## Task instructions
Nothing in the entries may be altered; copy them all exactly.
__________
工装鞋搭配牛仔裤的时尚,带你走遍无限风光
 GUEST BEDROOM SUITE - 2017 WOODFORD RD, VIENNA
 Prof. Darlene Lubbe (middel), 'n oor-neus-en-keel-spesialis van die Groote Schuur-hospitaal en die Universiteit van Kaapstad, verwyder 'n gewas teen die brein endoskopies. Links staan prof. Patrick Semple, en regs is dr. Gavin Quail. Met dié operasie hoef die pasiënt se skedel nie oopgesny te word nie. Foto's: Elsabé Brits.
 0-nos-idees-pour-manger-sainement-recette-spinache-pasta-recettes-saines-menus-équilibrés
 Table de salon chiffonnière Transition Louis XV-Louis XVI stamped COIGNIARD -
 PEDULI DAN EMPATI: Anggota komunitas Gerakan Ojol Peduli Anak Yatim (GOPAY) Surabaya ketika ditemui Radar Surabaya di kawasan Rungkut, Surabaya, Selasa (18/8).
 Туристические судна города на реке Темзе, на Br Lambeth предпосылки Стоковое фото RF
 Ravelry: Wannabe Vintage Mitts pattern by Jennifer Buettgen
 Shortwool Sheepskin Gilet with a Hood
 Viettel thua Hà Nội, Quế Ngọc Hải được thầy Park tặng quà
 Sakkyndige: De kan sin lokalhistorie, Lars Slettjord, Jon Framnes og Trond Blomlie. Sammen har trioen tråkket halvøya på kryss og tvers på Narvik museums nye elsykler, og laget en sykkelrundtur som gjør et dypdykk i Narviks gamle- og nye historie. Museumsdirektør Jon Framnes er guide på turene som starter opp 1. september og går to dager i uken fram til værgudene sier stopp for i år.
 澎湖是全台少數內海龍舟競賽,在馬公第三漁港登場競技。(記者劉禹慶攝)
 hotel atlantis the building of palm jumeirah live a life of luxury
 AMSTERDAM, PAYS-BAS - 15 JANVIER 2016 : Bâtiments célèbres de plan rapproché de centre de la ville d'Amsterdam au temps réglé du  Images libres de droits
__________
## Exercise answer
工装鞋搭配牛仔裤的时尚,带你走遍无限风光
 GUEST BEDROOM SUITE - 2017 WOODFORD RD, VIENNA
 Prof. Darlene Lubbe (middel), 'n oor-neus-en-keel-spesialis van die Groote Schuur-hospitaal en die Universiteit van Kaapstad, verwyder 'n gewas teen die brein endoskopies. Links staan prof. Patrick Semple, en regs is dr. Gavin Quail. Met dié operasie hoef die pasiënt se skedel nie oopgesny te word nie. Foto's: Elsabé Brits.
 0-nos-idees-pour-manger-sainement-recette-spinache-pasta-recettes-saines-menus-équilibrés
 Table de salon chiffonnière Transition Louis XV-Louis XVI stamped COIGNIARD -
 PEDULI DAN EMPATI: Anggota komunitas Gerakan Ojol Peduli Anak Yatim (GOPAY) Surabaya ketika ditemui Radar Surabaya di kawasan Rungkut, Surabaya, Selasa (18/8).
 Туристические судна города на реке Темзе, на Br Lambeth предпосылки Стоковое фото RF
 Ravelry: Wannabe Vintage Mitts pattern by Jennifer Buettgen
 Shortwool Sheepskin Gilet with a Hood
 Viettel thua Hà Nội, Quế Ngọc Hải được thầy Park tặng quà
 Sakkyndige: De kan sin lokalhistorie, Lars Slettjord, Jon Framnes og Trond Blomlie. Sammen har trioen tråkket halvøya på kryss og tvers på Narvik museums nye elsykler, og laget en sykkelrundtur som gjør et dypdykk i Narviks gamle- og nye historie. Museumsdirektør Jon Framnes er guide på turene som starter opp 1. september og går to dager i uken fram til værgudene sier stopp for i år.
 澎湖是全台少數內海龍舟競賽,在馬公第三漁港登場競技。(記者劉禹慶攝)
 hotel atlantis the building of palm jumeirah live a life of luxury
 AMSTERDAM, PAYS-BAS - 15 JANVIER 2016 : Bâtiments célèbres de plan rapproché de centre de la ville d'Amsterdam au temps réglé du  Images libres de droits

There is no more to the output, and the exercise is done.